Ce procès, « c’est une grenade dégoupillée »

 

« Ce procès va déboucher sur d’autres procès. C’est une grenade dégoupillée », croit Laurent Degousée. Le procès faisait suite à plusieurs enquêtes, dont celles de la Direction régionale de l’économie, de l’emploi, du travail et des solidarités (ex-DIRECCTE) et de l’Office central de lutte contre le travail illégal. Il ne couvrait qu’une période précise : du 20 mars 2015 au 12 décembre 2017. « Or, depuis, la situation s’est empirée. On a encore plus tiré vers le bas ces travailleurs », souligne le juriste.

« Ce qui se passait durant la période 2015-2017, est encore largement valable aujourd’hui. La géolocalisation permanente, l’auto-édition des factures… Tout cela continue », complète Jérémy Wick.

Ce procès au pénal fera donc jurisprudence, et les Prud’hommes seront au coeur de la tourmente. « On a déjà eu des cas de coursiers qui se sont faits indemniser 15 000, 20 000 euros », rappelle Laurent Degousée. D’autres dossiers sont en cours de traitement.

Jérémy Wick, par exemple, fait partie d’un groupe d’une vingtaine de coursiers de Bordeaux espérant faire requalifier leurs contrats de travail Deliveroo aux Prud’hommes. L’audience a eu lieu la semaine passée. Le jugement devrait être rendu mi-juin.

En juin également, une affaire importante concernant Frichti, une autre plateforme, sera jugée aux Prud’hommes de Paris. Il s’agit de « 99 dossiers d’auto-entrepreneurs sans-papiers. Ils veulent obtenir réparation, avec la possibilité, à terme, d’être régularisés », expose Laurent Degousée. Sud Commerces et la CNT-SO les accompagnent.

Dans la foulée du jugement de ce jour, la CNT-SO dépose une requête visant à l’annulation des élections professionnelles pour les travailleurs des plateformes, prévues entre le 9 et le 16 mai. « La formule de représentation au rabais prévue par le gouvernement n’est pas acceptable au vu de la condamnation », estime le syndicat. Sur la forme également, « le scrutin a été organisé dans des conditions matérielles et juridiques déplorables ».

 

L’enjeu global du travail ubérisé

 

 

La question de fond était de savoir si Deliveroo était une plateforme de simple mise en relation entre coursiers et clients ; ou une entreprise prestataire de services de livraison. La justice a conclu à la seconde option. Elle estime que les livreurs étaient donc soumis à un lien de subordination par rapport à leur employeur, Deliveroo France.

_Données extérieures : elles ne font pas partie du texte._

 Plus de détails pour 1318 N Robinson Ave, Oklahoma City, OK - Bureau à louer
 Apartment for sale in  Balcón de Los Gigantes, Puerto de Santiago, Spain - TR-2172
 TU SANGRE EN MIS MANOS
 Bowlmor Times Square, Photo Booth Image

La Cour de Cassation définit la subordination comme « l’exécution d’un travail sous l’autorité d’un employeur qui a le pouvoir de donner des ordres et des directives, d’en contrôler l’exécution et de sanctionner les manquements de son subordonné », dans son arrêt du 28 novembre 2018 sur Take Eat Easy.

Pour Laurent Degousée, ce procès s’inscrivait dans un enjeu global. Celui du travail ubérisé, et de sa « forme d’emploi atypique dont l’enjeu est qu’elle ne devienne pas la norme ».

« C’est une des petites pierres apportées à l’édifice. Il en faudra d’autres pour les faire tomber. Mais il y en aura d’autres », espère aussi Jérémy Wick. D’ici là, le jugement du jour « ne va pas bouleverser notre quotidien. Mais il nous légitime et nous conforte. Cela aura un effet boule de neige pour motiver d’autres livreurs et organisations ».